▶ **Text shown**:
##############################
South African authorities have revealed that children under the age of 5 are getting hospitalized at an alarming rate for omicron – the newest COVID-19 variant. Dr. Waasila Jassat of South Africa’s National Institute for Communicable Diseases said omicron is spreading faster than the previous delta strain of the virus.
Jassat said it is more worrisome that children are getting infected with the disease and getting hospitalized across South Africa. She said the rate of infection among kids under the age of five is the highest, followed by the rate among people who are above 60 years of age. She said teenagers between the ages of 15-19 were most affected during the third wave of the pandemic, but the current fourth wave is affecting all age groups, and most notably those below five.
“The incidence in those under 5 is now second-highest, second only to those over 60,” Jassat said. “The trend that we’re seeing now, that is different to what we’ve seen before, is a particular increase in hospital admissions in children under 5 years. In the third wave, we saw more admissions in young children under 5 and in teenagers 15-19; and now, at the start of this fourth wave, we have seen quite a sharp increase across all age groups, but particularly in the under 5s.”
The government medical adviser stated that the fourth wave commenced from November 14 – 27 and that more than 100 children under the age of 5 got admitted to hospitals in Tshwane Metro city within two weeks of this wave. She compared this number to less than 20 children admission occurring within the first two weeks of the third wave in May.
##############################
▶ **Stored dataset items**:

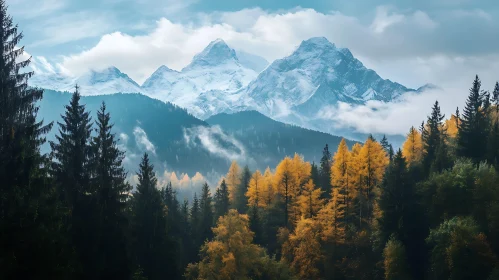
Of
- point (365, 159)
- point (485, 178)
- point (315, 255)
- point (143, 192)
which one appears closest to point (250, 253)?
point (315, 255)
##############################
▶ **Using the information**:
[1] Return the passage of the omicron article from "Jassat said it" to "those below five.", copied word for word.
[2] Resume the omicron article by writing what comes after its last sentence.
The listing above is separate material from the omicron article.

▶ **Responses to the exercise**:
[1]
Jassat said it is more worrisome that children are getting infected with the disease and getting hospitalized across South Africa. She said the rate of infection among kids under the age of five is the highest, followed by the rate among people who are above 60 years of age. She said teenagers between the ages of 15-19 were most affected during the third wave of the pandemic, but the current fourth wave is affecting all age groups, and most notably those below five.

[2]
Jassat admitted that many adults are getting COVID-19 vaccination, but many of their children are coming down with the disease. She also noted that in a particular case, several children between the age of 12-18 were admitted and that their parents were not vaccinated. She however revealed that children below the age of 12 are not eligible for vaccination, but that it might be possible for children to enjoy some immunity where their parents are inoculated.
Health Minister Joe Phaahla said more than 42% of adults in South Africa have received at least one vaccination shot and added that the omicron “variant is indeed highly transmissible, including in people who have already been vaccinated.” He added that the rate of infection climbed from below 2% two weeks ago to 22% today, and urged everyone to get vaccinated.
Phaahla also slammed western nations who have placed travel restrictions on people coming from South Africa on account of the new omicron variant. He said the “travel apartheid…undermine international cooperation and solidarity” and that countries will not like to report new mutations for fear of being restricted for travel purposes.